Speaker says same-sex marriage debate centers on importance of marriage
April 15, 2010 at 3:40 am Leave a comment
By Melanie Ciarrone
Staff Writer
Thursday, March 25, 2010
The institution of marriage, defined as the union of one man and one woman, plays an irreplaceable role in society, said Maggie Gallagher, president of the Institute for Marriage and Public Policy.
“We’re in a marriage crisis,” Gallagher said. “It has nothing to do with gay people; it has everything to do with how committed we are as a culture to strengthening marriage.”
Gallagher, an author and columnist who has written extensively on the subject of marriage, spoke at Franciscan University on April 6 to a full International Lounge. Her audience included students, professors and the Rev. Michael Scanlan, T.O.R.

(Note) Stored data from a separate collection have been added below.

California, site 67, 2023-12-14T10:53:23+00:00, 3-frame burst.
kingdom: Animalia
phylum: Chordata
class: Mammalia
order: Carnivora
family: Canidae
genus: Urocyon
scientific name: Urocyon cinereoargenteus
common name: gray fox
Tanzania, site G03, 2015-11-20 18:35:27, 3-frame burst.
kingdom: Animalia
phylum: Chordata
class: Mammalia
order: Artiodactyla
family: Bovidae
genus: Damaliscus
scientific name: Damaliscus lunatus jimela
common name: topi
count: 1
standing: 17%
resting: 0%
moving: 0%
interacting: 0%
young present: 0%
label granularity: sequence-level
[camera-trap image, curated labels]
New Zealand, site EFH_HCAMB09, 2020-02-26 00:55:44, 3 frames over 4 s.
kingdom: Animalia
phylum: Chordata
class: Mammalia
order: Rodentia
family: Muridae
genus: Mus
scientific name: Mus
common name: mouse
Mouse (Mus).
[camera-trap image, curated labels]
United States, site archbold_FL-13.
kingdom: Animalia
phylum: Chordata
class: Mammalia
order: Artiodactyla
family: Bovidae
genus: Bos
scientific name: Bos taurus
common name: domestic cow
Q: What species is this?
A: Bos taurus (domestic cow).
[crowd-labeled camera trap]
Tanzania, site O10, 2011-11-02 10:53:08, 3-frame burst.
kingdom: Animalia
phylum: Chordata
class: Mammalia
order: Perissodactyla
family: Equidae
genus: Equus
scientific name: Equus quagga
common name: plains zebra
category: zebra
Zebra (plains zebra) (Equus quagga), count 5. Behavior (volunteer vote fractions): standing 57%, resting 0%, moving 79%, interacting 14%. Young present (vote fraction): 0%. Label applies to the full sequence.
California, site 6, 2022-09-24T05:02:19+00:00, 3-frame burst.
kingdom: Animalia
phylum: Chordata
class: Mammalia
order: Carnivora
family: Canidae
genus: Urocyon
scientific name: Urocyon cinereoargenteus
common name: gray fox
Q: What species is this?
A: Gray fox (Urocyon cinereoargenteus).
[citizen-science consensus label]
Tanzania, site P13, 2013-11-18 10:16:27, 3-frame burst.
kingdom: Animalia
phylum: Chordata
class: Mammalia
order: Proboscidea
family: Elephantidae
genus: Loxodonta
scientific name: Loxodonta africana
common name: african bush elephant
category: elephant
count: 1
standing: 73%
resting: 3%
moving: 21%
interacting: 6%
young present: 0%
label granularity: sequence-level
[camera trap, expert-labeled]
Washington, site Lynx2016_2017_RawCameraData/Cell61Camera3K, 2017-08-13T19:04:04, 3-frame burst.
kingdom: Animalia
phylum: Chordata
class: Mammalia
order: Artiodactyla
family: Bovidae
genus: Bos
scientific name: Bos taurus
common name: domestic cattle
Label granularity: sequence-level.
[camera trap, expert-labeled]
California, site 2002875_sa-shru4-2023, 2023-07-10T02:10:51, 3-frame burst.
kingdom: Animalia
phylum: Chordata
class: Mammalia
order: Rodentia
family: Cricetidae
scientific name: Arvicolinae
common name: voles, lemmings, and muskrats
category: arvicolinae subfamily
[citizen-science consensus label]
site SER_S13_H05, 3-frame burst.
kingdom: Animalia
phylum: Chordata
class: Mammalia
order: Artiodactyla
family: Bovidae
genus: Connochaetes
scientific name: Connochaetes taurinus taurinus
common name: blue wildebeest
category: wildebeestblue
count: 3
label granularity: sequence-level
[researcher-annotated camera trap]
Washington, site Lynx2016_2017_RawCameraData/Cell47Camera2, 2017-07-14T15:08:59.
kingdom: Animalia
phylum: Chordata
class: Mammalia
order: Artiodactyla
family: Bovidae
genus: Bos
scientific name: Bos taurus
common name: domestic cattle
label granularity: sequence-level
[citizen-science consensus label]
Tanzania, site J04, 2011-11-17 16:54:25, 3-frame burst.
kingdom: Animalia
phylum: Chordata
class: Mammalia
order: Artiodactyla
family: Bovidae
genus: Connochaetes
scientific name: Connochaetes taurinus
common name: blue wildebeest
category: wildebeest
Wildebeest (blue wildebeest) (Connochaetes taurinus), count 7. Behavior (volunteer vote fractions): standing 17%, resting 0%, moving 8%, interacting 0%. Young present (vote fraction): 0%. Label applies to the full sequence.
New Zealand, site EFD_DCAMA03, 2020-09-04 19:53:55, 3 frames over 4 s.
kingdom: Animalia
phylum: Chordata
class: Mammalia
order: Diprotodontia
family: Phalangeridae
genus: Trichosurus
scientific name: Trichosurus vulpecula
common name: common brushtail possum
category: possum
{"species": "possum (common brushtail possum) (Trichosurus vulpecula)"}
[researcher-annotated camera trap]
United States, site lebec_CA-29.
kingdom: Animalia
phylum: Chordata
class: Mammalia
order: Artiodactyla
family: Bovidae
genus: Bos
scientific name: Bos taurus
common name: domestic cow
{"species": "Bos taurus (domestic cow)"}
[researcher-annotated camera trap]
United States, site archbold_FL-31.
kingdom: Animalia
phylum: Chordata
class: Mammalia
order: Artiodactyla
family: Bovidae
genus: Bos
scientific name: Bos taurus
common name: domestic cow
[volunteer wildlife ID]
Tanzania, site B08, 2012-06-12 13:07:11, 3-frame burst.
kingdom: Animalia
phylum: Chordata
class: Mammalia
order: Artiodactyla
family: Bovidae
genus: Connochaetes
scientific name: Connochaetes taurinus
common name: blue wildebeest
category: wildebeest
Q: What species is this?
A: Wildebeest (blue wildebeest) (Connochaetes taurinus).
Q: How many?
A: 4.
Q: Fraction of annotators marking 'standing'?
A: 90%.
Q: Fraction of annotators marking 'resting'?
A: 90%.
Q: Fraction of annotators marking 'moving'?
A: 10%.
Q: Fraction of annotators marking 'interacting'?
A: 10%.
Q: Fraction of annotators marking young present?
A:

The Institute for Marriage and Public Policy is a Virginia-based nonprofit research organization that promotes marriage as an important social institution.
Gallagher began by giving a brief description of her background, which included the birth of her oldest son when she was unmarried and a senior at Yale. She told the audience that she came back to the Catholic faith, which she had been baptized into and fallen away from, because of its teachings on sex and marriage.
“(The Church) was the only institution standing that I could see that retained and promoted these truths,” Gallagher said.
Gallagher said that no one suggested that she and her son’s father marry.
“The intensity of the concern was that we might make a bad marriage,” Gallagher said. “There was no concern at all about the idea that being an unwed mother was a problem.”
Through her job as an editor at the National Review, Gallagher began to see a lot of data that contrasted with her personal experience. Despite the results of scientific evidence she saw that said it was great to liberate women from the archaic institution of marriage. Gallagher believed children benefit from having a married mother and father.
“I compared all that (scientific) happy talk to what I could see (with) what I was given and what I was able to give my son,” she said.
Gallagher went on to talk about the founding of the National Organization for Marriage and the Institute for Marriage and Public Policy. She also discussed the implications of having same-sex marriage sanctioned by law, especially for religious organizations.
“It’s not that bad people are going to — out of cowardice — kowtow to the government, it’s that good people are going to face difficult choices about how strongly to speak up in their views of marriage in an environment in which … their whole enterprises are put at new legal risk,” she said.
Besides those concerns, however, Gallagher said she was also concerned about how same-sex marriage was going to affect traditional marriage. Her defense of marriage is based on a belief that children need a mother and father. She described an experience she had on a radio show in Maine when she said marriage between a man and a woman deserved a special status.
“I said, ‘These are the only kind of unions that can both make new life and connect those children in love to their mother and father.’ The radio host turned on a dime and said, ‘I can’t believe I’m hearing such bigotry,’” Gallagher said.
Part of the problem, she said, is that many Americans see the idea that traditional marriage is better for children as hateful. While she knew such problems were coming, Gallagher said she was surprised at how quickly they are progressing.
The stakes in the same-sex marriage debate are high, she said. Same-sex marriage advocates are raising the costs for those who speak in defense of marriage.
“The worst part is not that people are scared, because that’s a normal human reaction,” Gallagher said. “We have a movement now that is trying to persuade the next generation of Americans that the good itself is wrong, to make people ashamed of speaking up for the good, and there really is not corruption deeper than that.”
Gallagher concluded by saying that the gay marriage debate is only part of a larger battle to defend marriage. She said marriage advocates needed to focus on transmitting a marriage culture to the next generation.